Second-hand vehicles. The Court of Justice rules on the application of different tax rates depending on the date of registration of a vehicle

On 16 November 2023, the Court of Justice handed down its judgment in Case C‑349/22, NM v Autoridade Tributária e Aduaneira, on the interpretation of Article 110 of the Treaty on the Functioning of the European Union (TFEU). The request has been made in proceedings between NM and the Autoridade Tributária e Aduaneira (Portuguese Tax and Customs Authority) concerning the payment notice for the tax on vehicles provided for in the Código do Imposto sobre Veículos (Vehicle Tax Code) affecting a vehicle imported into Portugal by NM.

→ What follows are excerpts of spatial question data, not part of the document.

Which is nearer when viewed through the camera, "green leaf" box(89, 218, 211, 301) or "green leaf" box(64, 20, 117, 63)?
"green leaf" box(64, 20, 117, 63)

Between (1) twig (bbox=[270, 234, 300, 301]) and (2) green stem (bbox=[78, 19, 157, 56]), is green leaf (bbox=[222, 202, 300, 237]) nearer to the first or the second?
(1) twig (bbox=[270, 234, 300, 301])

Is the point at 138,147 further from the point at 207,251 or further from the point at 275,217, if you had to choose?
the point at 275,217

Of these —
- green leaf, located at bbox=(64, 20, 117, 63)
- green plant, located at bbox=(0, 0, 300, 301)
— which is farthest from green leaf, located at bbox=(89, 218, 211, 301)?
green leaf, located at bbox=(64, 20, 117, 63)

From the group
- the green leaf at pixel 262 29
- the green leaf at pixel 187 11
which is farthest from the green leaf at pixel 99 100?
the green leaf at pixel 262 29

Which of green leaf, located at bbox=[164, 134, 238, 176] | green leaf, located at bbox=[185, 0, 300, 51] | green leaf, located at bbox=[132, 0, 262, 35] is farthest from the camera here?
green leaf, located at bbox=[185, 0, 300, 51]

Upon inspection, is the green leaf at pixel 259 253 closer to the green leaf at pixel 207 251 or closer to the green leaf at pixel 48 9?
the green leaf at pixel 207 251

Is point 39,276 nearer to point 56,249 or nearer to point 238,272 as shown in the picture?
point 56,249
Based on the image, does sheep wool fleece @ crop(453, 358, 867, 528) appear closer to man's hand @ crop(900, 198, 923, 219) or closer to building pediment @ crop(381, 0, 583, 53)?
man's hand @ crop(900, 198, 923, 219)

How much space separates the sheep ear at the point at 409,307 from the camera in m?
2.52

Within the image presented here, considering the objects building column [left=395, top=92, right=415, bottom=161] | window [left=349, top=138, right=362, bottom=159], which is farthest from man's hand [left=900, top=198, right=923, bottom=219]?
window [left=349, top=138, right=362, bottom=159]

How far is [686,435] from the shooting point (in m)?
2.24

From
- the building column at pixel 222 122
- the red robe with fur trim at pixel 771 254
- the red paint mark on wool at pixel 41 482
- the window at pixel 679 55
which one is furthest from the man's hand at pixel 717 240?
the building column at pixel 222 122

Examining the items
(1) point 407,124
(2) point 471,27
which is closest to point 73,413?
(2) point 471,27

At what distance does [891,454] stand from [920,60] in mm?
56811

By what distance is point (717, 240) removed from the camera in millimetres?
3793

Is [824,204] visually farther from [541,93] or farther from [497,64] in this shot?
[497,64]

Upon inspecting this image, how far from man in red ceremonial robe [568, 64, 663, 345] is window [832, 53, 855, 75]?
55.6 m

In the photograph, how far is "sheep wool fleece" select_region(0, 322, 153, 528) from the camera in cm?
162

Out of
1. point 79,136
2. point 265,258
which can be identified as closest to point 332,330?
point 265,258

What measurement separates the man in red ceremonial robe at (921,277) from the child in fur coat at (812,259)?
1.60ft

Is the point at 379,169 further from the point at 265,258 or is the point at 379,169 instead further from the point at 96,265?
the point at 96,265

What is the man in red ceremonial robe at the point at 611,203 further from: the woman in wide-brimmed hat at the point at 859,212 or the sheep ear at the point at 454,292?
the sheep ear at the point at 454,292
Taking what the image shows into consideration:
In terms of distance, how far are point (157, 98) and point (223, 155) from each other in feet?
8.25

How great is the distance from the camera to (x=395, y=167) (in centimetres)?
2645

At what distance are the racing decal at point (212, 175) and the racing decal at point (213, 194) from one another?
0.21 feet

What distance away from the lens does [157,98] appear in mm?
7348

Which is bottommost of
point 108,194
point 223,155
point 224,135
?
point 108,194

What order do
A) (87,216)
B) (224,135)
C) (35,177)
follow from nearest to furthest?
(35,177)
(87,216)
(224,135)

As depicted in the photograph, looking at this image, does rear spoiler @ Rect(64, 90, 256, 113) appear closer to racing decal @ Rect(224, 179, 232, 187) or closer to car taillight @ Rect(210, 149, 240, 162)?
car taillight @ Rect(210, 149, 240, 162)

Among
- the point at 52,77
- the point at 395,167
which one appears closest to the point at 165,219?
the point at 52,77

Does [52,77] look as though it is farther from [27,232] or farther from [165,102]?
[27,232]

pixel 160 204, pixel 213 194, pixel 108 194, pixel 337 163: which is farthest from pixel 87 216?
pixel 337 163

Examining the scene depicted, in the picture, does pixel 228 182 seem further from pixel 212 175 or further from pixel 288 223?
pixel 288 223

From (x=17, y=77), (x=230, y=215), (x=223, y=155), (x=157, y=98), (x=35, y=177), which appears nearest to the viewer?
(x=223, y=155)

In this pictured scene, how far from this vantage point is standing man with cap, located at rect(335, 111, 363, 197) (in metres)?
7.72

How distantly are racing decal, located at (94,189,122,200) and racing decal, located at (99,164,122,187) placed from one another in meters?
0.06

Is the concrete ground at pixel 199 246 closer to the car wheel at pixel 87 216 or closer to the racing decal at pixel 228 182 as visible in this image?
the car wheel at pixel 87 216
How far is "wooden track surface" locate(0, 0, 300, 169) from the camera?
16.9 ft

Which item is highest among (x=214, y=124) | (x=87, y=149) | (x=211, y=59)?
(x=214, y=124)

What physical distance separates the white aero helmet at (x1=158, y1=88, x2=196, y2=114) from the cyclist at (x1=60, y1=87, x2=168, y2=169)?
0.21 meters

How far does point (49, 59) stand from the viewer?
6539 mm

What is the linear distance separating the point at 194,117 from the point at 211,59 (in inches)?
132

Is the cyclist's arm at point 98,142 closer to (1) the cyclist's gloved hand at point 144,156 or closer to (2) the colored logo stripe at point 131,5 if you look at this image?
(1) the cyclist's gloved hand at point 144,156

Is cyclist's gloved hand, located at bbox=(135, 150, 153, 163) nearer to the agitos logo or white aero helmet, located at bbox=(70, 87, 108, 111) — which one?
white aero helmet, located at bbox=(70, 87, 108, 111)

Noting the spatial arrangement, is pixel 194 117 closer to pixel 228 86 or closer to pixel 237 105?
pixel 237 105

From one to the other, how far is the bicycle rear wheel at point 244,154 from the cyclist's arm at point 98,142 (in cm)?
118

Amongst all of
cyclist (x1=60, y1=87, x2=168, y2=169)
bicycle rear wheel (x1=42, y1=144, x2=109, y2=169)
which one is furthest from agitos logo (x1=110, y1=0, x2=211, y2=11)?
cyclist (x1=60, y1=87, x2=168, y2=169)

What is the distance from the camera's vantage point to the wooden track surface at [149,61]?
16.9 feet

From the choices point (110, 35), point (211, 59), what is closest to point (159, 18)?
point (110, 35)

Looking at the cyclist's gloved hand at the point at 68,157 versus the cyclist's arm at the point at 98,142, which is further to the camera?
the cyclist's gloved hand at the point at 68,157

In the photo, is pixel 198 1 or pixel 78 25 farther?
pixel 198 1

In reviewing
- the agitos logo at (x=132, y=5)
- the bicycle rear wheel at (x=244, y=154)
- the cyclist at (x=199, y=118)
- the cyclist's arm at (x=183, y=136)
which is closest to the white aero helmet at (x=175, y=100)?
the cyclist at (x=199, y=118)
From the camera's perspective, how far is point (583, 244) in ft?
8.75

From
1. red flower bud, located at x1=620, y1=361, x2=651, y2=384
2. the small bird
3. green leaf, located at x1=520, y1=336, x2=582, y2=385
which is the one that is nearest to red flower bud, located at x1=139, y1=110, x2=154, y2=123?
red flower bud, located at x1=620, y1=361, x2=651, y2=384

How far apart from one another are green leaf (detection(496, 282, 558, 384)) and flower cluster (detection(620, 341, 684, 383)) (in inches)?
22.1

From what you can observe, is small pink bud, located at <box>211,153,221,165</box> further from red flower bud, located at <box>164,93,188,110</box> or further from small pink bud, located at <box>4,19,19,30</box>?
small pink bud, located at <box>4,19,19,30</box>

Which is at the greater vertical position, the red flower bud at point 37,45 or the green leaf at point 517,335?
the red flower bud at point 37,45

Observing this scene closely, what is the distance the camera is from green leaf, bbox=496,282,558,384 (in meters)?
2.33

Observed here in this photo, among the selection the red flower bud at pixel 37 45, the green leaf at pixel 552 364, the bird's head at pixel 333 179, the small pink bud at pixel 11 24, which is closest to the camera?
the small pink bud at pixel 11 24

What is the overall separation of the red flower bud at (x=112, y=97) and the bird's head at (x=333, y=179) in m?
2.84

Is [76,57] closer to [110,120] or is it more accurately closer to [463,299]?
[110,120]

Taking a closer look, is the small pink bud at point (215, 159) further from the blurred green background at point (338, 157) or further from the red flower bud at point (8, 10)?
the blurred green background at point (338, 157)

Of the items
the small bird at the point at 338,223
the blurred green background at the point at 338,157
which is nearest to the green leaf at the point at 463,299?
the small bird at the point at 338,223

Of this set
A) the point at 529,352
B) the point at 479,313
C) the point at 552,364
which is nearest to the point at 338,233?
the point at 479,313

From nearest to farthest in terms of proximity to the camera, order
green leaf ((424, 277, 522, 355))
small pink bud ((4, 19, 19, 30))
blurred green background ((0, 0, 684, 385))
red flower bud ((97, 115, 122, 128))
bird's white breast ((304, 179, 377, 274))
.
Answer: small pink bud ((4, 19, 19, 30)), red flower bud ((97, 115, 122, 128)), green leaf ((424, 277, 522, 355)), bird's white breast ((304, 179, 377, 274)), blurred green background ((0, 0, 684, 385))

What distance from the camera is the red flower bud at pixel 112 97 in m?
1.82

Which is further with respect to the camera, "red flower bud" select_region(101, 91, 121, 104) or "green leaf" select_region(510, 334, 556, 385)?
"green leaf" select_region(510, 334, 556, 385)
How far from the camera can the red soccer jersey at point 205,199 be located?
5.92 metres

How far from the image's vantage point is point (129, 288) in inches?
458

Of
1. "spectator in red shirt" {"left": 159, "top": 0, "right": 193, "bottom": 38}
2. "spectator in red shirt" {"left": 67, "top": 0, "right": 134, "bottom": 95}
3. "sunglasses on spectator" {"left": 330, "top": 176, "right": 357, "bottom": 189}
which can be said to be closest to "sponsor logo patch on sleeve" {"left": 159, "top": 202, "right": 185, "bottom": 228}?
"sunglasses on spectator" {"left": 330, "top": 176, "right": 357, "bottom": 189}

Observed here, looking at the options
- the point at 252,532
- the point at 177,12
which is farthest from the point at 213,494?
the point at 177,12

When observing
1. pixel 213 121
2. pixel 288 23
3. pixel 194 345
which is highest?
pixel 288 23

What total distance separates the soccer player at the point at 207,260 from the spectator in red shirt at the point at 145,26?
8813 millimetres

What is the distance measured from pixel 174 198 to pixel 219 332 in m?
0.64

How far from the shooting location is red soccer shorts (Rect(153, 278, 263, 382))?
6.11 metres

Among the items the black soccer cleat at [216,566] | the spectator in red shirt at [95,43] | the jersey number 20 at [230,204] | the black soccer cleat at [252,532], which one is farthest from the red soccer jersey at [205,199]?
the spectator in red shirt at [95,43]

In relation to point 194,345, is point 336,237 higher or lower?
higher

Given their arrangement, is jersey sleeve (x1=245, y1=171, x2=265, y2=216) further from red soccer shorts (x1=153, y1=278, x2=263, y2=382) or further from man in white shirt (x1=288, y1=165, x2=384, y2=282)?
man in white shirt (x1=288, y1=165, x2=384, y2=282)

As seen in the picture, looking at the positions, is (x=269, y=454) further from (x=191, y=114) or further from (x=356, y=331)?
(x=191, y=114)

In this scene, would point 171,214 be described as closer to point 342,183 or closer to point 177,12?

On 14 September 2018, a light vehicle equipped with a plug-in hybrid engine was registered for the first time in Germany. At a later time, on 13 September 2021 NM lodged with the competent customs authority a declaration relating to that vehicle for release for consumption in Portugal. The latter, therefore, calculated the amount of the tax which NM was required to pay on the basis of the cubic capacity and the environmental component of that vehicle, and the duration of its use since its first registration, establishing a tax amounting to almost EUR 2 900.

Despite having paid that amount, NM submitted a request for an arbitration tribunal to be set up in order to contest the version of the Vehicle Tax Code applied by the customs authority. NM’s application was therefore forwarded to the Tribunal Arbitral Tributário (Centro de Arbitragem Administrativa – CAAD) [Tax Arbitration Tribunal (Centre for Administrative Arbitration – CAAD); the “referring court”] which, in light of the need to interpret the relevant European legislation, decided to stay the proceedings and to ask to the Court of Justice whether Article 110 TFEU must be interpreted as precluding, on the date of release for consumption in a Member State of a vehicle that was registered for the first time in another Member State, a vehicle tax from being calculated in accordance with the rules applicable on that date, when an earlier version of the legislation relating to that tax, which would lead to the application of a lower tax and from which similar vehicles with the same relevant characteristics as the one concerned, but which were registered for the first time in the first Member State, were able to benefit, was in force when the vehicle was first registered.

According to the Court, motor vehicles present on the market in a Member State are domestic products of that State within the meaning of Article 110 TFEU, so that, where they are placed on its market for second-hand vehicles, those products must be regarded as similar to imported second-hand vehicles of the same type, and with the same characteristics and wear. Therefore, there is a breach of Article 110 TFEU where the amount of tax levied on a second-hand vehicle coming from another Member State exceeds the one of that tax incorporated in the value of similar second-hand vehicles already registered in the national territory. Such a situation is liable to favour the sale of domestic second-hand vehicles, thereby discouraging the importation of similar second-hand vehicles.